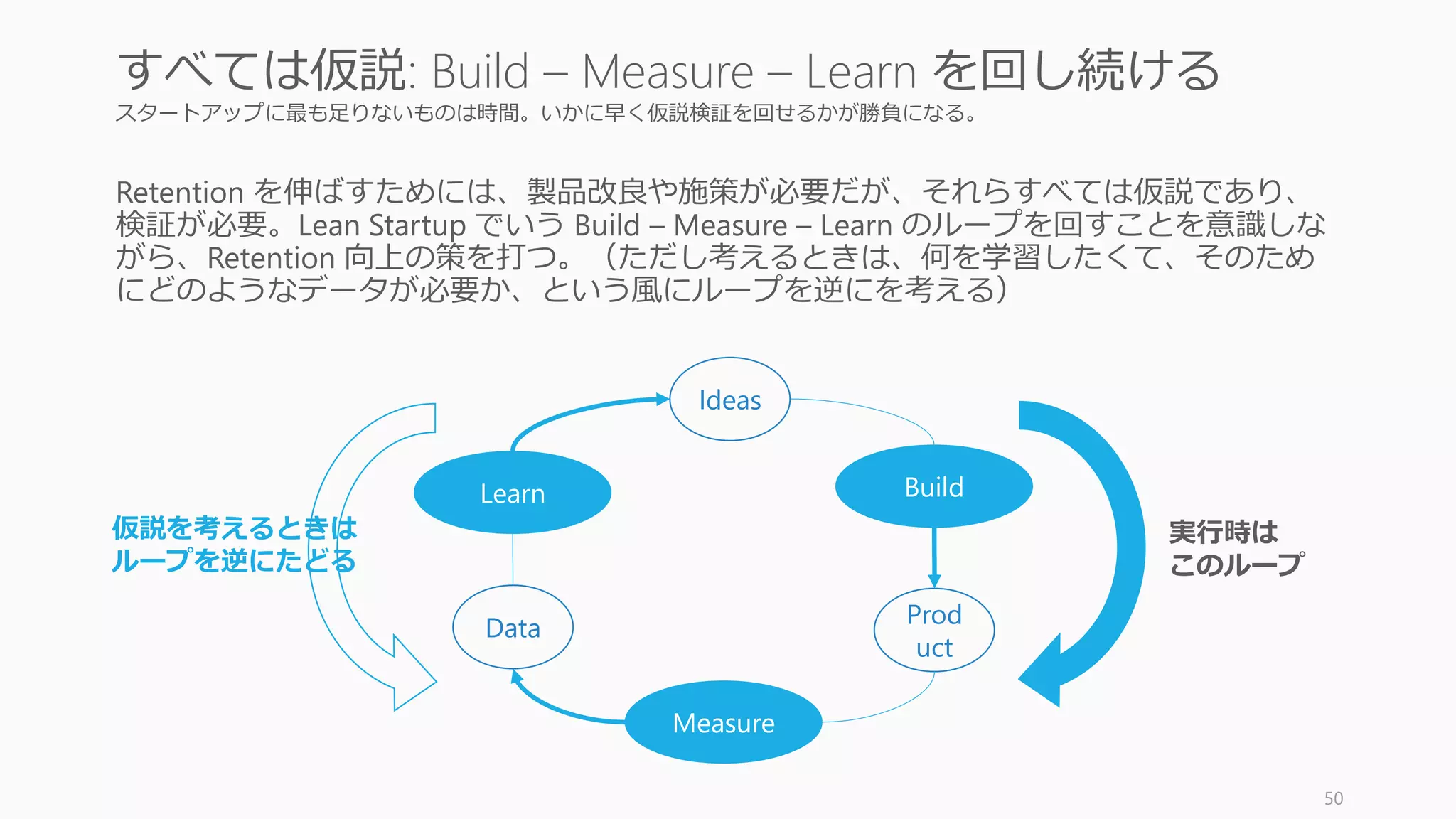 すべては仮説: Build – Measure – Learn を回し続ける
スタートアップに最も足りないものは時間。いかに早く仮説検証を回せるかが勝負になる。

Retention を伸ばすためには、製品改良や施策が必要だが、それらすべては仮説であり、検証が必要。Lean Startup でいう Build – Measure – Learn のループを回すことを意識しながら、Retention 向上の策を打つ。（ただし考えるときは、何を学習したくて、そのためにどのようなデータが必要か、という風にループを逆にを考える）

Ideas

Learn

Build

仮説を考えるときは
ループを逆にたどる

実行時は
このループ

Data

Prod
uct

Measure

50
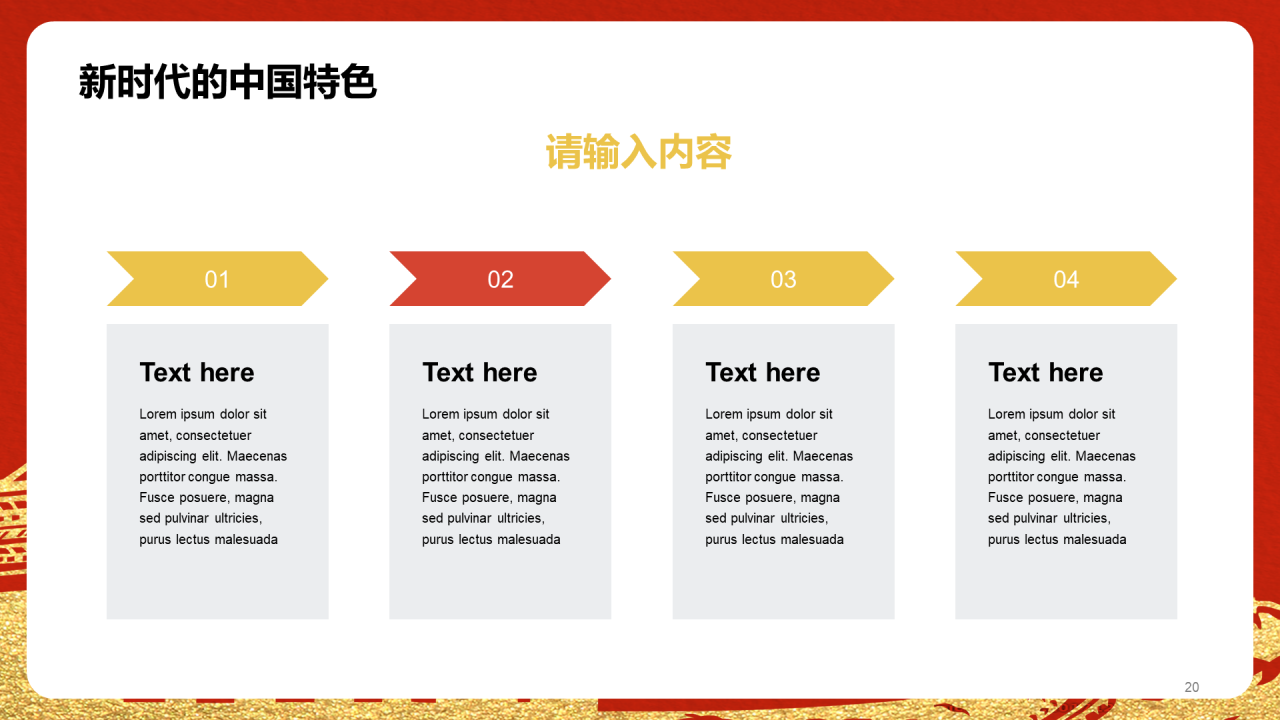 新时代的中国特色

请输入内容

01

Text here

Lorem ipsum dolor sit amet, consectetuer adipiscing elit. Maecenas porttitor congue massa. Fusce posuere, magna sed pulvinar ultricies, purus lectus malesuada

02

Text here

Lorem ipsum dolor sit amet, consectetuer adipiscing elit. Maecenas porttitor congue massa. Fusce posuere, magna sed pulvinar ultricies, purus lectus malesuada

03

Text here

Lorem ipsum dolor sit amet, consectetuer adipiscing elit. Maecenas porttitor congue massa. Fusce posuere, magna sed pulvinar ultricies, purus lectus malesuada

04

Text here

Lorem ipsum dolor sit amet, consectetuer adipiscing elit. Maecenas porttitor congue massa. Fusce posuere, magna sed pulvinar ultricies, purus lectus malesuada

20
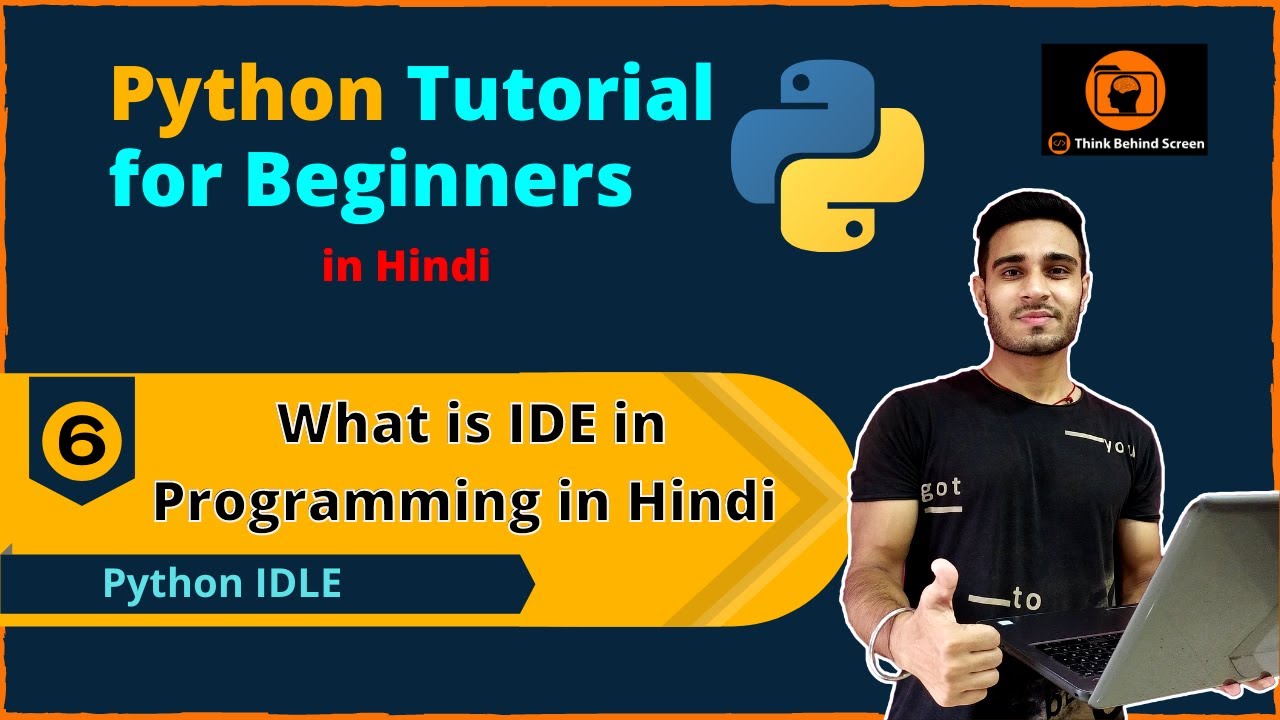 Python Tutorial for Beginners

in Hindi

Think Behind Screen

6

What is IDE in Programming in Hindi

Python IDLE

you

got

to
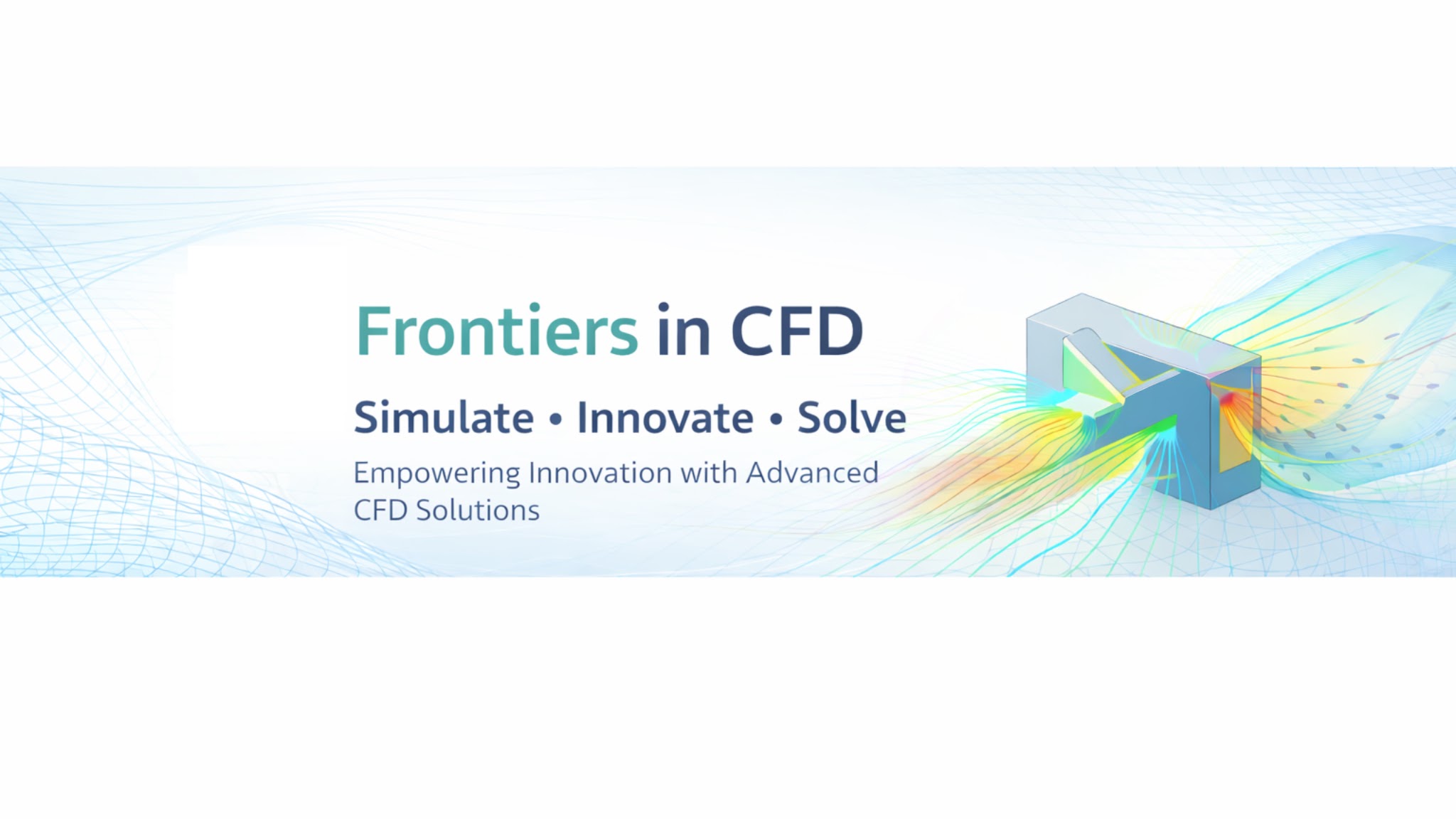 Frontiers in CFD

Simulate • Innovate • Solve

Empowering Innovation with Advanced CFD Solutions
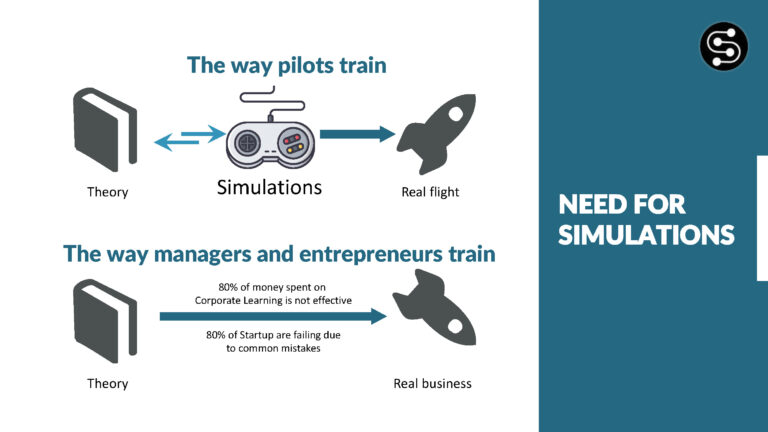 The way pilots train

Theory

Simulations

Real flight

The way managers and entrepreneurs train

80% of money spent on Corporate Learning is not effective

80% of Startup are failing due to common mistakes

Theory

Real business

NEED FOR SIMULATIONS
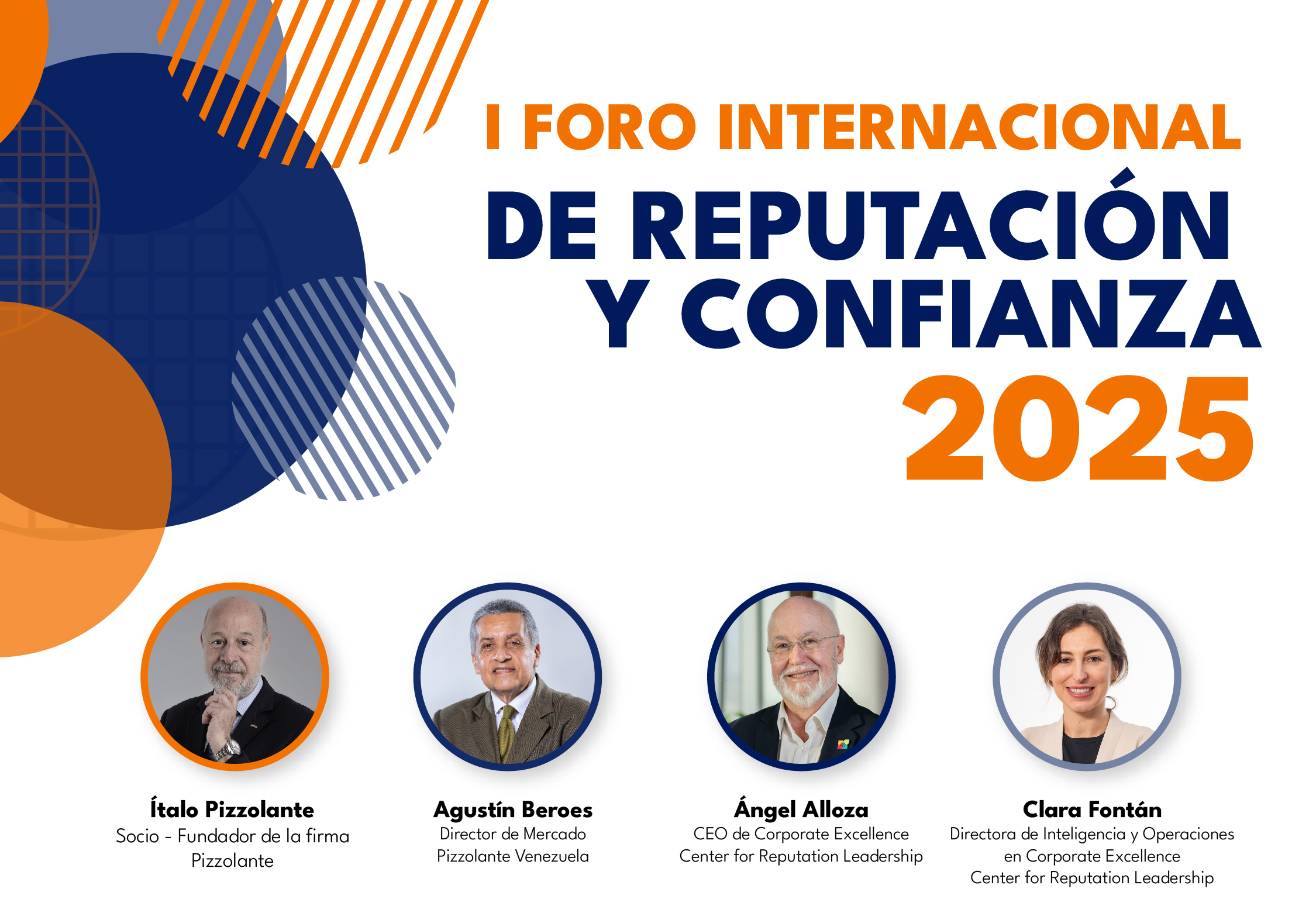 I FORO INTERNACIONAL
DE REPUTACIÓN Y CONFIANZA
2025

Ítalo Pizzolante
Socio - Fundador de la firma Pizzolante

Agustín Beroes
Director de Mercado Pizzolante Venezuela

Ángel Alloza
CEO de Corporate Excellence Center for Reputation Leadership

Clara Fontán
Directora de Inteligencia y Operaciones en Corporate Excellence Center for Reputation Leadership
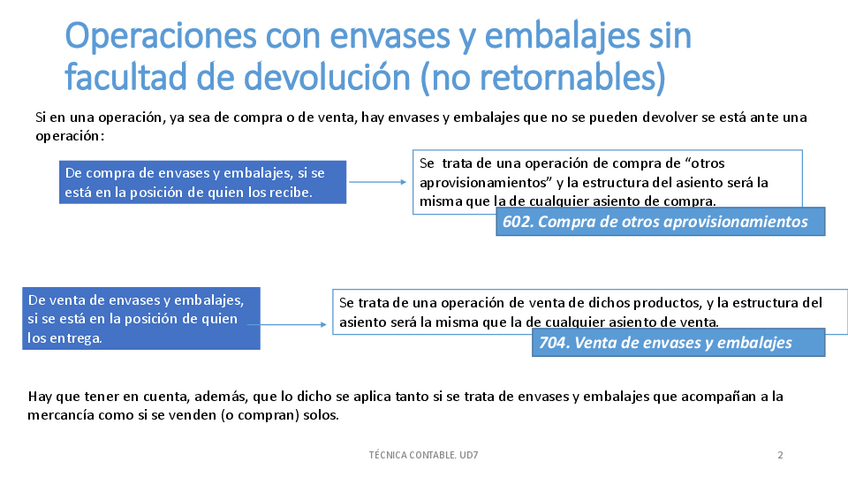 Operaciones con envases y embalajes sin facultad de devolución (no retornables)

Si en una operación, ya sea de compra o de venta, hay envases y embalajes que no se pueden devolver se está ante una operación:

De compra de envases y embalajes, si se está en la posición de quien los recibe.

Se trata de una operación de compra de “otros aprovisionamientos” y la estructura del asiento será la misma que la de cualquier asiento de compra.

602. Compra de otros aprovisionamientos

De venta de envases y embalajes, si se está en la posición de quien los entrega.

Se trata de una operación de venta de dichos productos, y la estructura del asiento será la misma que la de cualquier asiento de venta.

704. Venta de envases y embalajes

Hay que tener en cuenta, además, que lo dicho se aplica tanto si se trata de envases y embalajes que acompañan a la mercancía como si se venden (o compran) solos.

TÉCNICA CONTABLE. UD7

2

========

▶ Brief: Where a line of the material holds the word "quien", copy that line.

▶ Finished task:
De compra de envases y embalajes, si se está en la posición de quien los recibe.
De venta de envases y embalajes, si se está en la posición de quien los entrega.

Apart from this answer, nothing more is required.